In Situ Controlled Growth of Strongly Quantum Confined CsPbBr3/FAPbBr3 Core/Crown Nanoplatelets for Blue Light Emitting Diodes

Abstract A few unit cells of thick colloidal CsPbBr 3 nanoplatelets (NPLs) exhibit strong quantum confinement. However, due to the increased surface‐to‐volume ratio, they show poor photoluminescence quantum yield (PLQY) resulting from surface traps.

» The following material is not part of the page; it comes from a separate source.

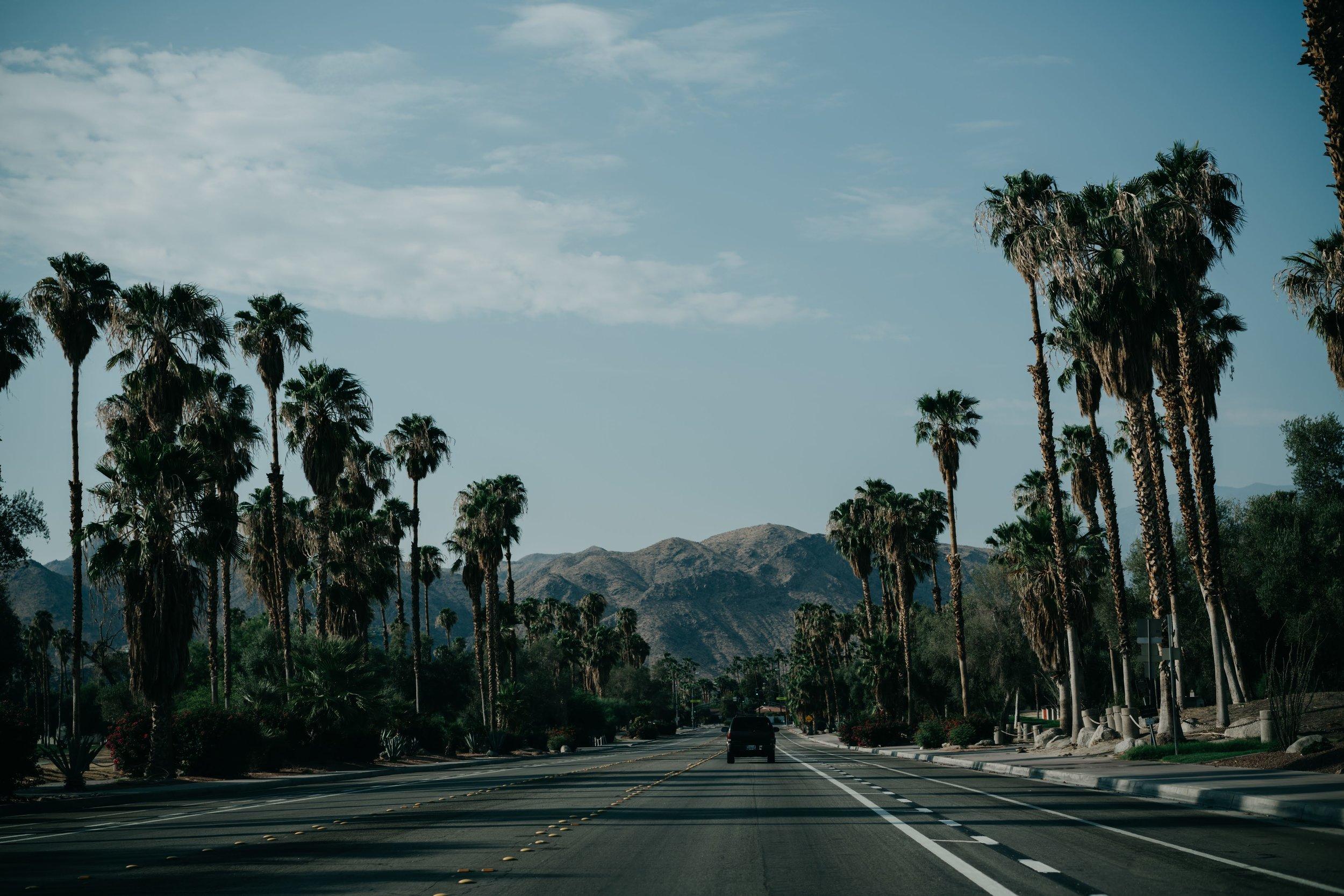 Palm Springs, CA /// www.DOODIEBEARZ.com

Here, a unique, quantum‐confined core/crown perovskite is reported for the first time, where the CsPbBr 3 NPL surface is passivated by laterally grown thin FAPbBr 3 crown layers. Unlike regular core/shells, the FAPbBr 3 is coated around the core NPLs resulting in blue emission. Careful control of the growth kinetics while monitoring growth using in situ PL led to the formation of core/crown perovskites with nearly two times improvement in thin film PLQYs. HR‐TEM analyses show that the interplanar distances of the core match with CsPbBr 3 and the crown match with FAPbBr 3 . The XRD and TEM analyses revealed that their thickness remains the same even if Cs + to FA + ratios are varied, indicating lateral growth of FAPbBr 3 around the CsPbBr 3 core. Further, FA + ions in the crown lattice are confirmed by FTIR and 1 HNMR. Finally, considering their high PLQYs and narrow linewidths, the core/crown NPLs are employed as blue emitters in light‐emitting diodes, and a maximum external quantum efficiency of 0.4% at 2.71 eV (457 nm) with a luminance of 513 cd m −2 is achieved.